Sunday, February 17, 2013
Happy Valentine's Sunday (Post-Cana Post)
When I was single, Valentine's Day was miserably lonely for me. The pressure to jump into a relationship (or hold onto one) was enormous, but I never seemed to get my timing quite right. I never got the bouquets of flowers and boxes of chocolate that I thought everyone else was getting. The most memorable Valentine's Day gift that I received was a giant red amaryllis flower in a pot of very unromantic dirt. The fellow I was dating at that time apparently did not know me well enough to realize that I had the blackest of black thumbs, and a potted plant would probably die faster than cut flowers in a vase.

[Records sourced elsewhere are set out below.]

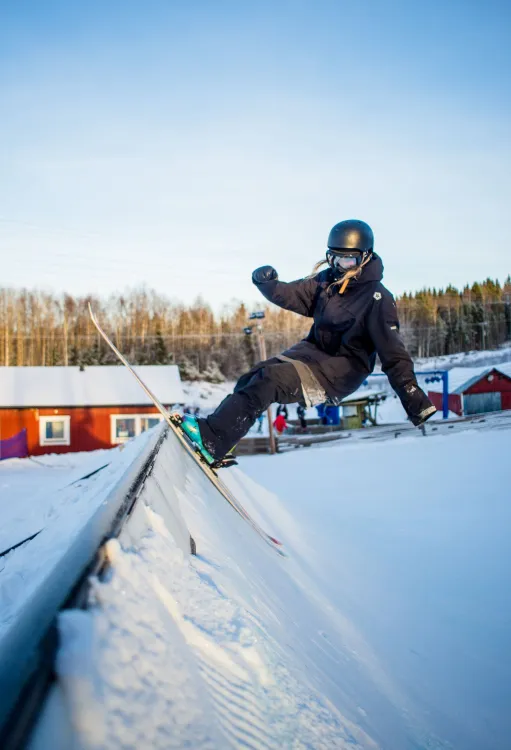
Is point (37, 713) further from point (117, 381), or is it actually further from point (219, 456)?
point (117, 381)

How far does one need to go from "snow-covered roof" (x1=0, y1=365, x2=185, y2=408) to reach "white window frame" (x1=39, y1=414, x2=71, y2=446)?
604 mm

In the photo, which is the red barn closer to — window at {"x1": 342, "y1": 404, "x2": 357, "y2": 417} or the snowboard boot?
window at {"x1": 342, "y1": 404, "x2": 357, "y2": 417}

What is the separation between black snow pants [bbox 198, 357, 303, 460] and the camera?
12.0 feet

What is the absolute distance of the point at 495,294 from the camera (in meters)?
94.8

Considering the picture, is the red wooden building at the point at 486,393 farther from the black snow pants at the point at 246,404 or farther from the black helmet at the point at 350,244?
the black snow pants at the point at 246,404

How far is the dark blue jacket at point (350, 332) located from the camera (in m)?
3.49

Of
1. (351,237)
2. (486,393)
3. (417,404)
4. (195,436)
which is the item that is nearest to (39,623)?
(195,436)

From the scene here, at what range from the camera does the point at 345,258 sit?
3.72 meters

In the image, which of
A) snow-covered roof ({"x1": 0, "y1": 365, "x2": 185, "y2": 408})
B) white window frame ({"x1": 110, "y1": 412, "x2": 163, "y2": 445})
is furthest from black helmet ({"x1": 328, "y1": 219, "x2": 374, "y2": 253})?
snow-covered roof ({"x1": 0, "y1": 365, "x2": 185, "y2": 408})

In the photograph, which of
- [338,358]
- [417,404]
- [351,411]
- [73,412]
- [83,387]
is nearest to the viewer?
[417,404]

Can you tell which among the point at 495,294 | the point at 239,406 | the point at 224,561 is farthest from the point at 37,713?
the point at 495,294

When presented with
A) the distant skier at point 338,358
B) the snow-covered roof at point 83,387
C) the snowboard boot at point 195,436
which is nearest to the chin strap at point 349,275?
the distant skier at point 338,358

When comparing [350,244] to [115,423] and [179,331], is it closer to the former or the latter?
[115,423]

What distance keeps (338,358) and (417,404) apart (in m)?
0.74
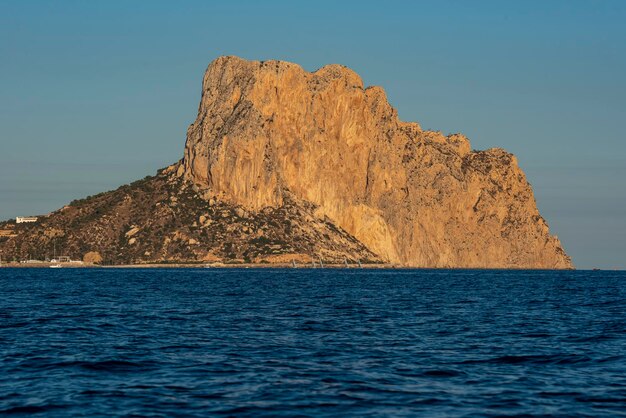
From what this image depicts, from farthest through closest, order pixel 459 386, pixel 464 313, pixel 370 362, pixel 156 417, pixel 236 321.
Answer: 1. pixel 464 313
2. pixel 236 321
3. pixel 370 362
4. pixel 459 386
5. pixel 156 417

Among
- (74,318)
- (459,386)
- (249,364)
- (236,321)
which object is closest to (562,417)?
(459,386)

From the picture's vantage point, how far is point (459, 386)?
111ft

It was disconcerting, to say the least, to learn that my husband Manny frowned upon Valentine's Day as a secularized, Hallmark holiday (even though he has no objection to Santa -- a secularized symbol if I ever saw one!). "Why should I be demanded to prove my love on one day of the year more than any other?" he grumped. We celebrated Valentine's Day a deux for the first few years of our marriage. But then the volume of school Valentine's Day celebrations began to crush me. First one kid, and then another, and then another, became obligated to write sixteen or more Valentine's Day cards for all their classmates. That meant I had to look up sixteen or more classmate's names (per kid) and either supervise the kids' writing them, or write them myself for the kids too young to do it for themselves. Handling 50 or more Valentines every year for my six kids soon sucked the joy out of the holiday.

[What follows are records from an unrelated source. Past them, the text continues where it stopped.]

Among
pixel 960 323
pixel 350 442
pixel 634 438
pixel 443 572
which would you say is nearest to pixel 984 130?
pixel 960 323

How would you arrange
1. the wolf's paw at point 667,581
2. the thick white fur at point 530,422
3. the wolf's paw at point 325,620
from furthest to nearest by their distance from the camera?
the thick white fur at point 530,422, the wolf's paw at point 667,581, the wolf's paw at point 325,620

Then came the question -- do we give the kids gifts for Valentine's Day? Should they give us gifts? Should they give each other gifts? We finally sought the advice of our friend Connie, who has ten kids. Connie and her husband turned Valentine's Day into a holiday for the kids more than for the parents. My husband and I excitedly jumped on board. So every year for the past couple of years, we have taken the kids ice skating on the weekend before or after Valentine's Day.
This year, on the Sunday after Valentine's Day, we drove into New York City to ice-skate for free at the rink in Bryant Park. Since it was Sunday, we didn't even have to pay for parking. And we didn't have to worry about Valentine's Day being too celebratory for Lent -- we saved our celebration for Sunday, when the obligation to do penance doesn't apply. Like every other year we've celebrated Valentine's Day as a family holiday, we had a blast. And when my husband toddled our two-year-old around the rink and then held my ice-skate-clad foot in his lap to undo my laces, it was as romantic as a girl could wish for.